--- BEGIN SELECTED PASSAGE ---

There are two parts to
Valkyrie Drive. The first is a lot of exposition presented as semi static scenes where the characters stand together, breathe heavily to engage their jiggling breasts and talk at each other whilst occasionally gesturing to intensify the jiggle. The writing is rudimentary and for the most part goes in circles that usually end in implied fondling. The story is almost exclusively told in this way and if I'm honest you can get away with skim reading and button mashing to skip through this.
The second part is actually fun. You get given the freedom to run through a series of environments and take part in combat. In the environments there are hidden collectibles to be found, boxes to smash for currency or items and small fights against weak, but numerous, enemies.
The combat system works on light and strong attacks paired with enemy juggling and dash attacks. There is a fairly decent dodge mechanic, but I didn't need to use it much outside of boss encounters.
The stars of this show are the fights with the various bosses, which regularly come in the form of facing off with another of the girls. These encounters ramp up in difficulty as the game goes on and will see you using most of the moves at one point or another. These girls go at each other so hard that on occasion their clothes will disintegrate; I'm not sure if this serves a mechanical purpose or if it is purely for 'titillation', but my money would be on the latter.
Completing these combat sections rewards both the combatant's experience and the girl acting as the weapon's experience. You also unlock outfits, accessories, lingerie, music and illustrations.
The game is broken into chapters and in between chapters you have a host of things to do - things like playing dress-up, chatting to the various characters and collecting Golden Hearts to fill up a romance gauge with each character. This unlocks special story segments.
Valkyrie Drive's handheld origins can be clearly seen in its visuals, with simple models and consistently clean but low detail textures. The art style somehow manages to work in the game's favour, although I do wish that the developer would hire more animators so that conversations could be accompanied with the actions the characters are talking about instead of standing next to each other cycling through several identical animation clips that have very little to do with the actual scene.

--- END SELECTED PASSAGE ---
--- BEGIN DATA PROVIDED ---

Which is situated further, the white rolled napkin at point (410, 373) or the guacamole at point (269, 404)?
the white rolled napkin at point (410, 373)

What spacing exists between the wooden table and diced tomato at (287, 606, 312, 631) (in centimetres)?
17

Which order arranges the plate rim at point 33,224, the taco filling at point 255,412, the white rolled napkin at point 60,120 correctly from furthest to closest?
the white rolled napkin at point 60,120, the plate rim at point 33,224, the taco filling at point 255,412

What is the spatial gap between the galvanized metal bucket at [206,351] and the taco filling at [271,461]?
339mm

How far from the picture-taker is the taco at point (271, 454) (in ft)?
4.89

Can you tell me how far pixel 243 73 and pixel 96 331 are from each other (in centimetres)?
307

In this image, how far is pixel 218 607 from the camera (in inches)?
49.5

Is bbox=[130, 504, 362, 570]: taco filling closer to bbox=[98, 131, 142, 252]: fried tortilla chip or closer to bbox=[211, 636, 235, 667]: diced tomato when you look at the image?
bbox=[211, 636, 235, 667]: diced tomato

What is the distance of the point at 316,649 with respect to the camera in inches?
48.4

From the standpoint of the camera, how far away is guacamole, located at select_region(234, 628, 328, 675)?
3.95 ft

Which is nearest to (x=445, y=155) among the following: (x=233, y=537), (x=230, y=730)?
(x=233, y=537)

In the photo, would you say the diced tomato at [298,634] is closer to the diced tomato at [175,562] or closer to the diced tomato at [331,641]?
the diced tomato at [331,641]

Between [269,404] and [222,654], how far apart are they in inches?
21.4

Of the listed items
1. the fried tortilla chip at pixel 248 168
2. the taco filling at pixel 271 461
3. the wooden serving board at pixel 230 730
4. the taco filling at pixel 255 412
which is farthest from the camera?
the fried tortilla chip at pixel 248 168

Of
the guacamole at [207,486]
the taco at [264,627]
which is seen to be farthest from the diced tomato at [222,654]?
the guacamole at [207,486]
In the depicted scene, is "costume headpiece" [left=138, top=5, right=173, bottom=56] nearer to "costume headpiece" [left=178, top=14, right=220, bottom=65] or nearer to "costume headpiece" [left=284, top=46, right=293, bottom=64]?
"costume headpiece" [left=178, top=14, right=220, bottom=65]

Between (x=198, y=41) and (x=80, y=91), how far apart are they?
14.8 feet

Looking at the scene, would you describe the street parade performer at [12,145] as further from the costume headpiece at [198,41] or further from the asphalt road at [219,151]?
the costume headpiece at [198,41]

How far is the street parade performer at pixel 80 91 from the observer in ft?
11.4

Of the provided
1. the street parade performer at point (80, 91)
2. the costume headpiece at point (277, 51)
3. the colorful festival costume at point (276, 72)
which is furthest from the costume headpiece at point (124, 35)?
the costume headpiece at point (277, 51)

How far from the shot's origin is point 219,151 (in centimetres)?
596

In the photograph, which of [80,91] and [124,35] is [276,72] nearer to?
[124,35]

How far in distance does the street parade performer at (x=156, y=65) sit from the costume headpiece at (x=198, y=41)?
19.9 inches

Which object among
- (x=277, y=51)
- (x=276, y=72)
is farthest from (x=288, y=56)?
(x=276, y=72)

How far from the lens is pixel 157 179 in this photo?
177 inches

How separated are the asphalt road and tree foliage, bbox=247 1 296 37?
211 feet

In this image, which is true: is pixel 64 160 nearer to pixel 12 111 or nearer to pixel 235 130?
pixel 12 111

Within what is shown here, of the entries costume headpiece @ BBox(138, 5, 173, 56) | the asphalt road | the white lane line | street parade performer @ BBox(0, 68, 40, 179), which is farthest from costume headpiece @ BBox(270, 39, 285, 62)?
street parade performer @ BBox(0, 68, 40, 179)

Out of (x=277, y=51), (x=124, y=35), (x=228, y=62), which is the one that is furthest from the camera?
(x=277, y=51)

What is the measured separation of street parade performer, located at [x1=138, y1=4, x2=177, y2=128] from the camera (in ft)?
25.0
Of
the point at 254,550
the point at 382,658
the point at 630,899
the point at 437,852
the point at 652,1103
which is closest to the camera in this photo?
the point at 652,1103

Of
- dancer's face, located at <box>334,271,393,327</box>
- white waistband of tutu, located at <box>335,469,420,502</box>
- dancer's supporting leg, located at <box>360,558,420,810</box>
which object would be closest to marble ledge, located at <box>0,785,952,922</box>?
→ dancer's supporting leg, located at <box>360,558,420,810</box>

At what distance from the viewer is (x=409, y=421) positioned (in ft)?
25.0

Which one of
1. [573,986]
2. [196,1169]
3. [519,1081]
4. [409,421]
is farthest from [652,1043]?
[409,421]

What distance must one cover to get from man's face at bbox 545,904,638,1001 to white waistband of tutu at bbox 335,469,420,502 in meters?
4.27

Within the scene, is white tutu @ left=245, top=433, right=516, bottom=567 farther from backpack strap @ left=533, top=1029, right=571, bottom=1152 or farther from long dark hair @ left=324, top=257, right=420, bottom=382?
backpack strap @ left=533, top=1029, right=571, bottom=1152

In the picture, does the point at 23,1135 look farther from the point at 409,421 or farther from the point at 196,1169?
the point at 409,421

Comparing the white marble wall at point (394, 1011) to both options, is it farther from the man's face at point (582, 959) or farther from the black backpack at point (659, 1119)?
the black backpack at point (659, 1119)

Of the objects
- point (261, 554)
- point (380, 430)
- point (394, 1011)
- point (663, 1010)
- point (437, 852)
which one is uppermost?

--- END DATA PROVIDED ---

EXERCISE REQUIREMENTS
#1 According to the Valkyrie Drive review, what do collected Golden Hearts fill up?
#2 Rewrite the Valkyrie Drive review from "There are two" to "but numerous, enemies.", substituting "trinkets" for "collectibles".
Use only the Valkyrie Drive review, not the entries.

OUTPUTS
#1 A romance gauge with each character.

#2
There are two parts to
Valkyrie Drive. The first is a lot of exposition presented as semi static scenes where the characters stand together, breathe heavily to engage their jiggling breasts and talk at each other whilst occasionally gesturing to intensify the jiggle. The writing is rudimentary and for the most part goes in circles that usually end in implied fondling. The story is almost exclusively told in this way and if I'm honest you can get away with skim reading and button mashing to skip through this.
The second part is actually fun. You get given the freedom to run through a series of environments and take part in combat. In the environments there are hidden trinkets to be found, boxes to smash for currency or items and small fights against weak, but numerous, enemies.